■ Set problem 1:
Put the entries, from the line with "As shown in" through the last line of the entries, into a JSON list of strings with one string per line. Leave out blank lines.

■ Excerpted passage:
Wild Horses and Wild Parties

By Pappy Clay - January 28th, 1969

This is the story of the wild horses and the wild parties of the Golden Spike Era of old Promontory Station.

During the sixteenth, seventeenth, and eighteenth centuries as the white man explored a new continent, he brought European horses to the New World to aid him in it's exploration and some of these horses inevitably got away and foraged for themselves and became smaller wilder generation after generation, living on wild prairie legume. On the hills of the Promontory Range, mixed with sagebrush, was much wild mountain brush-grass, which is a nutritious legume.

Long before the days of the "wedding of the rails", small bands of such wild horses were already ranging on the Promontory peninsula even before the Mormon trek of 1847, so that some of these wild horses could sometimes be seen from the Central Pacific coach windows between the years 1869 and 1899 and between the station of Monument on the west and up over the Promontory divide then down to Blue Creek Water Tank on the east. Such wild horses are called Mustangs. There was, and is an occasional water hole in the hills to which the mustangs came daily, or nightly, to drink water and two such places near Promontory Station were Cedar Springs and Big-house spring. Therefore, Promontory Summit was considered by the families and associates of Central Pacific's Big Four (Huntington, Stanford, Hopkins, and Crocker) as a likely place for a wild and woolly hideout far from civilization's formalities of San Francisco and Sacramento where a man need not bother to in frock and tie and a lady could let her hair down if she wished to do so.

Besides all this over the Promontory Divide the Central Pacific Railroad Corporation owned every odd section of land for 20 miles on either side of their main line and it was conceived by the Big Four that if these mustangs were so fat and sassy and hard to corral, then this should be a good country to run cattle on. So certain of the Big Four and their in-laws and associates obtained a franchise or purchased from the Central Pacific Railroad Company, thousands of acres of range land on the Promontory Peninsula and the flat lands adjacent thereto and they incorporated a subsidiary corporation called the "Promontory Land and Subsidiary Livestock Company" and, since then as now, ownership of livestock was proven by the way they were branded therefore this corporation became known as "The Bar-Em Outfit".

Of course a company of these dimensions needed a fitting headquarters so (presumably with Central Pacific money) there was elaborately built what was locally known as "The Big Money House" located near the water hole springs of the same name which is located about a mile and a half east from the present Golden Spike Monument. More probably the spring was named after the house, be that as it may, close to the Big House and around there abouts were constructed spacious corrals including elaborate barns and stables and other buildings including a blacksmith shop and even an ice house. With the invigorating desert mountain air of the Pacific Coast Elite from around 1895.

■ Extracted entries:
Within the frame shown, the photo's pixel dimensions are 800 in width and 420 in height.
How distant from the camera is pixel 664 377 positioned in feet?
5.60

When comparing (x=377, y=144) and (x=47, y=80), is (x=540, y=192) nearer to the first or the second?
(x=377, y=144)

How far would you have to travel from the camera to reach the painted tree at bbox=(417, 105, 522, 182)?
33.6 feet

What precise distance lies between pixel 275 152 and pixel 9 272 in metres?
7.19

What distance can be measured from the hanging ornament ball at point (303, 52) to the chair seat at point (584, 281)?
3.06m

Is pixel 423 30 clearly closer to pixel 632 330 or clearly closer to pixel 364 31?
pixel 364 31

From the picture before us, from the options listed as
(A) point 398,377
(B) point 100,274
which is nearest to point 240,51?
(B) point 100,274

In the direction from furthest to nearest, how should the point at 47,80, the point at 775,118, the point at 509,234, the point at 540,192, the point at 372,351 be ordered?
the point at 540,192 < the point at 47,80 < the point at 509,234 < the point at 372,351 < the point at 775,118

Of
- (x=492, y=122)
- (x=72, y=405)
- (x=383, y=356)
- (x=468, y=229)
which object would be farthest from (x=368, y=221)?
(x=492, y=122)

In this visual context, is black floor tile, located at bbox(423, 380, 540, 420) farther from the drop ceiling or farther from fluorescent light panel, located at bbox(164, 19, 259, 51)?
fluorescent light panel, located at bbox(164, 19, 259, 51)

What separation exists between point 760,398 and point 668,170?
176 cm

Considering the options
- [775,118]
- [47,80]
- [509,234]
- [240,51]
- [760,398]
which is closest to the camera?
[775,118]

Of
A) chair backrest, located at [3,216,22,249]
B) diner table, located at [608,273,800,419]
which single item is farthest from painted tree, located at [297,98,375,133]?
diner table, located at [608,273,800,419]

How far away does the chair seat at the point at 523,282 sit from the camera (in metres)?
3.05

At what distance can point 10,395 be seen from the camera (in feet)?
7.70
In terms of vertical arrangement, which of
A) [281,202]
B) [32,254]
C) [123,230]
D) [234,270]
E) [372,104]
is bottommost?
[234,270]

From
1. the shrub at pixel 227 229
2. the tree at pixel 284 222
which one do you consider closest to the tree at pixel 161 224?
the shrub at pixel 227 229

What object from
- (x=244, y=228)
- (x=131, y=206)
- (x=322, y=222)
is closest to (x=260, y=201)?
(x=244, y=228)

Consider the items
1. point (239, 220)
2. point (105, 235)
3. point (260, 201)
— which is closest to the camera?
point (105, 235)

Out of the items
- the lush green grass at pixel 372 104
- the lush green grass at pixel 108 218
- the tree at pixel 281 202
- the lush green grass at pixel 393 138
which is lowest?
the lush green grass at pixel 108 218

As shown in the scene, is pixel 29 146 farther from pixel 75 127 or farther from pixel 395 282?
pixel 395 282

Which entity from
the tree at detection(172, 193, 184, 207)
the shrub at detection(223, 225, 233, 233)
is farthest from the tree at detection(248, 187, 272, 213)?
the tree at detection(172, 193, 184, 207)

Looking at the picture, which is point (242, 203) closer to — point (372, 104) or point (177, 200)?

■ Set problem 2:
Using the Promontory Station article, decide whether each statement agrees with it. Answer yes or no, and quote the words that settle it.
(a) The Central Pacific Railroad Corporation owned every even section of land along its main line.
(b) Cedar Springs was one of the water holes near Promontory Station.
(c) The Big Money House stood about three miles west of the Golden Spike Monument.

■ Complete answer 1:
[
  "As shown in the scene, is pixel 29 146 farther from pixel 75 127 or farther from pixel 395 282?",
  "pixel 395 282",
  "Which entity from",
  "the tree at detection(172, 193, 184, 207)",
  "the shrub at detection(223, 225, 233, 233)",
  "is farthest from the tree at detection(248, 187, 272, 213)?",
  "the tree at detection(172, 193, 184, 207)",
  "Looking at the picture, which is point (242, 203) closer to — point (372, 104) or point (177, 200)?"
]

■ Complete answer 2:
(a) No: "owned every odd section of land for 20 miles on either side of their main line"
(b) Yes: "two such places near Promontory Station were Cedar Springs and Big-house spring"
(c) No: "located about a mile and a half east from the present Golden Spike Monument"